The 26S proteasome is responsible for regulated proteolysis of most intracellular proteins yet the focus of intense regulatory action itself. Proteasome abundance is responsive to cell needs or stress conditions, and dynamically localized to concentrations of substrates. Proteasomes are continually assembled and disassembled, and their subunits subject to a variety of posttranslational modifications. A growing body of evidence indicates that a number of proteins transiently associate with the proteasome complexes to perform specific activity. Hence, proteasomes are larger and more diverse in composition than previously assumed. Many regulators are certainly modulating the proteasome activity upon specific physiological conditions and are yet to be discovered. Proteasomes appear as highly dynamic structures, whose specific multi-task functions and regulations need to be further investigated and determined. We propose to contribute to decipher proteasome complexes in the current project combining multiple approaches.

Combining genetic and deep biochemical approach, we previously unraveled five proteasome-dedicated chaperones, which assist the assembly of distinct proteasome subcomplexes (Le Tallec et al., 2007; Le Tallec et al., 2009). Our study highlights a striking link between proteasome function and DNA damage response, which is of particular interest since nuclear functions of proteasome remain elusive. Besides, it allowed us to uncover a new specific phenotype in response to the carcinogenic bulky alkylating agent 4-Nitroquinoline 1-oxide (4NQO). This phenotype is a new sensitive tool to detect any impairment in proteasome functioning.
An elevated proteasome activity contributes to tumorigenesis and proteasome inhibitors are presently used in anti-cancer treatment. It thus seems important to identify factors that modulate the level of expression and activity of the proteasome.
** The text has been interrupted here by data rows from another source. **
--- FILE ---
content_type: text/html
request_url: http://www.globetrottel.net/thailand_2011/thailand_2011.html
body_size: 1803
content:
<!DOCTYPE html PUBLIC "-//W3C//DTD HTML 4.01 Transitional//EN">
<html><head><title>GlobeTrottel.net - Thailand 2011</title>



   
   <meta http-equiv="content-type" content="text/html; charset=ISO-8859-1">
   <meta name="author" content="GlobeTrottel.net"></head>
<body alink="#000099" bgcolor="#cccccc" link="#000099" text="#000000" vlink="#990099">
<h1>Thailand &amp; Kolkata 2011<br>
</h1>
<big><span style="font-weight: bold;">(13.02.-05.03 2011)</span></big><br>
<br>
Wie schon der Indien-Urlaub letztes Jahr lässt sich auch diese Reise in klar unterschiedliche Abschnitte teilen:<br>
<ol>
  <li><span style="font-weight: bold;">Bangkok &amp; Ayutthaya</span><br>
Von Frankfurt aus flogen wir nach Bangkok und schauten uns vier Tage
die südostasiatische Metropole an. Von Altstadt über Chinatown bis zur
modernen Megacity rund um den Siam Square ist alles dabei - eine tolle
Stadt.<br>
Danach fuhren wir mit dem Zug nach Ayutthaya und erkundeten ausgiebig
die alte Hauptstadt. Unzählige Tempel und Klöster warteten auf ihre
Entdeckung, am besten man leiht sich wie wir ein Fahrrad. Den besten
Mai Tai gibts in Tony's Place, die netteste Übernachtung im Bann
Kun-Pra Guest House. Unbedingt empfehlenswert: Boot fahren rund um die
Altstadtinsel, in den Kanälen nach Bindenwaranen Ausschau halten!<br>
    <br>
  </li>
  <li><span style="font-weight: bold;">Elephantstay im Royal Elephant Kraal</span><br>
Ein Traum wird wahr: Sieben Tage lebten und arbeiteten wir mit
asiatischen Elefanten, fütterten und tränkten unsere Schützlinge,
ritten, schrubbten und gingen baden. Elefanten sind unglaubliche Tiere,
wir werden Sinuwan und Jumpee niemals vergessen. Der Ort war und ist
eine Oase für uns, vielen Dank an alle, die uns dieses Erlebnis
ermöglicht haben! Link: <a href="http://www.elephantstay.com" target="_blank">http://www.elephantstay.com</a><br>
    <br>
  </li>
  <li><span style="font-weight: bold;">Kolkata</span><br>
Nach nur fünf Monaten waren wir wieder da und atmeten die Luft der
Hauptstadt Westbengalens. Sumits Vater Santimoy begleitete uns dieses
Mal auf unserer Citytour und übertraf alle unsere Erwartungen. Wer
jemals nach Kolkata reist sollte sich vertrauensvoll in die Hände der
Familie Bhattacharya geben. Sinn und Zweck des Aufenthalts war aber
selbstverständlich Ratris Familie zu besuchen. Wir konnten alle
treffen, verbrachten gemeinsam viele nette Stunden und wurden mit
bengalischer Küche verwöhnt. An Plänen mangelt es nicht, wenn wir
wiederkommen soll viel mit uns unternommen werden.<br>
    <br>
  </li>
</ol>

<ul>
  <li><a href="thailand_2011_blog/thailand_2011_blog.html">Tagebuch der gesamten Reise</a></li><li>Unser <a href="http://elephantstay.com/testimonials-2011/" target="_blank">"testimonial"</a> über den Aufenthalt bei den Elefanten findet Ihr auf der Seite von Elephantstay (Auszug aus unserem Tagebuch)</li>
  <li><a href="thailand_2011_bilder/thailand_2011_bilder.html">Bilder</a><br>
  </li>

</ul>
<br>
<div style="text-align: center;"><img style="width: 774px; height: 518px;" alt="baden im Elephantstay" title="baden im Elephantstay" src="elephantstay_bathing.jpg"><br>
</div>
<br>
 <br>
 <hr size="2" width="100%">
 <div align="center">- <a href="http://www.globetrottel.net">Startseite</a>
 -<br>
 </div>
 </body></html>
We propose to study such factors using S. cerevisiae as a cellular model and then examine the functional conservation of the candidates in mammal cells. The aim of the project is to identify and characterize functional and physical partners of the proteasome and to study proteasome modulation in response to DNA damage or to entry into quiescence. The project is based on the development of different genetics and chimiogenomics screens and quantitative proteomics and 2-hybrid approaches.